ATI RN
ATI Proctored Pharmacology 2023
1. A client has been prescribed Warfarin for atrial fibrillation. Which of the following instructions should the nurse include in the discharge teaching?
- A. Avoid foods high in vitamin K.
- B. Take this medication with food to prevent nausea.
- C. Monitor your heart rate daily before taking the medication.
- D. Limit your fluid intake to 1 liter per day.
Correct answer: A
Rationale: The correct instruction for the nurse to include in the discharge teaching for a client prescribed Warfarin is to 'Avoid foods high in vitamin K.' Foods high in vitamin K can decrease the effectiveness of Warfarin by interfering with its anticoagulant effects, potentially leading to blood clotting issues. It is crucial for clients on Warfarin therapy to maintain a consistent intake of vitamin K-containing foods to ensure the stability of the medication's effects. Choices B, C, and D are incorrect because taking Warfarin with food, monitoring heart rate daily, or limiting fluid intake are not directly related to optimizing the effectiveness of Warfarin therapy.
2. A client is taking Warfarin for atrial fibrillation. Which of the following client statements indicates a need for further teaching?
- A. I will avoid eating broccoli.
- B. I will use an electric razor to shave.
- C. I will take aspirin for headaches.
- D. I will have my blood tested regularly.
Correct answer: C
Rationale: The correct answer is C. Taking aspirin along with Warfarin can increase the risk of bleeding. Clients should be advised to avoid medications that increase the risk of bleeding when taking Warfarin to prevent complications. Choices A, B, and D are all correct statements indicating good understanding of Warfarin therapy. Avoiding foods high in Vitamin K, using an electric razor to prevent cuts that can lead to bleeding, and regular blood testing to monitor Warfarin levels are all important aspects of managing Warfarin therapy.
3. A client with active pulmonary tuberculosis (TB) is to be started on intravenous rifampin therapy. The client should be informed by the nurse that this medication can cause which of the following adverse effects?
- A. Constipation
- B. Black-colored stools
- C. Staining of teeth
- D. Body secretions turning a red-orange color
Correct answer: D
Rationale: The correct answer is D: Body secretions turning a red-orange color. Rifampin is known to cause body secretions, such as urine, sweat, tears, and sputum, to turn a harmless red-orange color. This is a common and expected side effect of rifampin therapy. Choices A, B, and C are incorrect. Constipation is not a common adverse effect of rifampin. Black-colored stools and staining of teeth are not associated with rifampin therapy. It is important for the nurse to educate the client about the harmless red-orange discoloration that may occur with this medication.
4. A client has a new prescription for Hydrochlorothiazide. Which of the following information should the nurse include?
- A. Take the medication with food.
- B. Plan to take the medication at bedtime.
- C. Expect increased swelling of the ankles.
- D. Fluid intake should be limited in the morning.
Correct answer: A
Rationale: The correct answer is to take the medication with food. Hydrochlorothiazide should be taken with or after meals to prevent gastrointestinal upset. Taking it with food can help reduce the chances of stomach discomfort or nausea. It is not necessary to take the medication at bedtime, expect increased swelling of the ankles, or limit fluid intake in the morning when taking Hydrochlorothiazide. Therefore, choices B, C, and D are incorrect.

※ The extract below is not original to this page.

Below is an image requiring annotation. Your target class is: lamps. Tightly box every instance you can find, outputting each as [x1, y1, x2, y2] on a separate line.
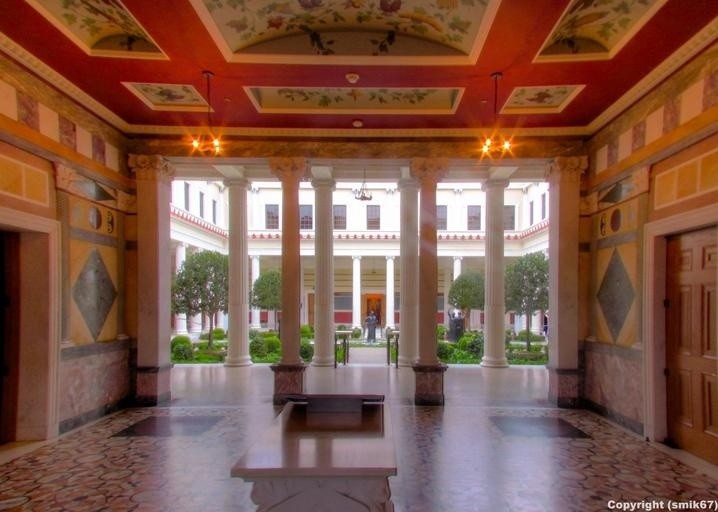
[353, 166, 373, 201]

5. A client has been on levothyroxine therapy for several months. Which of the following findings indicates a therapeutic response to the medication?

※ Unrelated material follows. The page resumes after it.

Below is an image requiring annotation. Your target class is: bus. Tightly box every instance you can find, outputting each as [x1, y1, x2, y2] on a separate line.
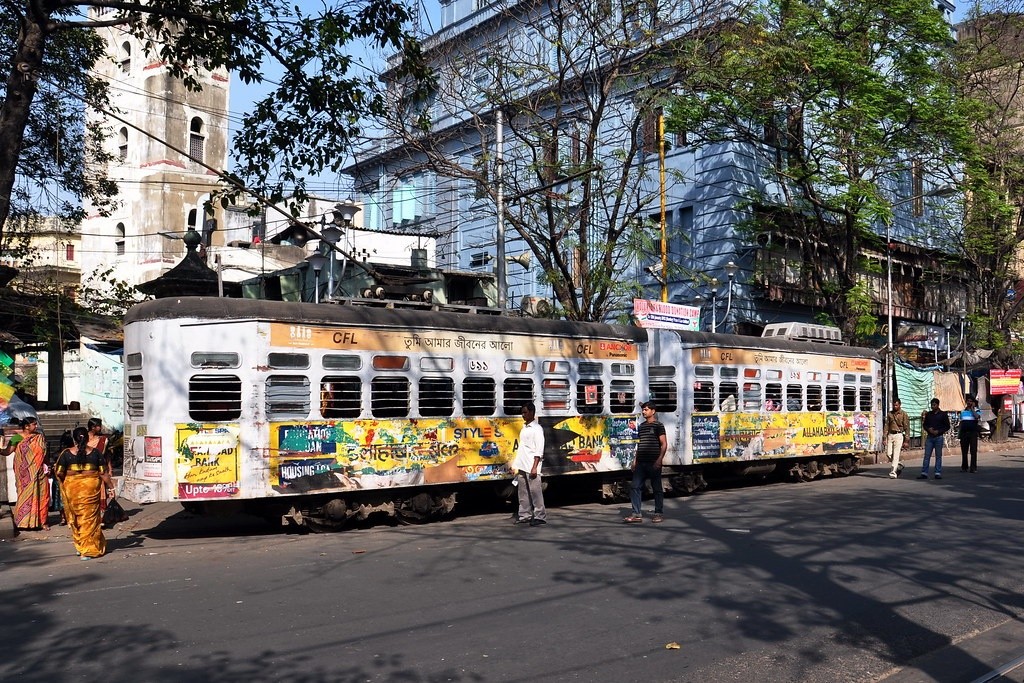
[116, 296, 884, 534]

- A. Decrease in level of thyroxine (T4)
- B. Increase in weight
- C. Increase in hours of sleep per night
- D. Decrease in level of thyroid stimulating hormone (TSH)
Correct answer: D
Rationale: A therapeutic response to levothyroxine is indicated by a decrease in the level of TSH. This decrease signifies that the body requires less stimulation to produce thyroid hormone, reflecting a normalization of thyroid function due to the medication's effectiveness. Choices A, B, and C are incorrect as an increase in T4 levels, weight gain, and increased sleep hours are not indicative of a therapeutic response to levothyroxine therapy.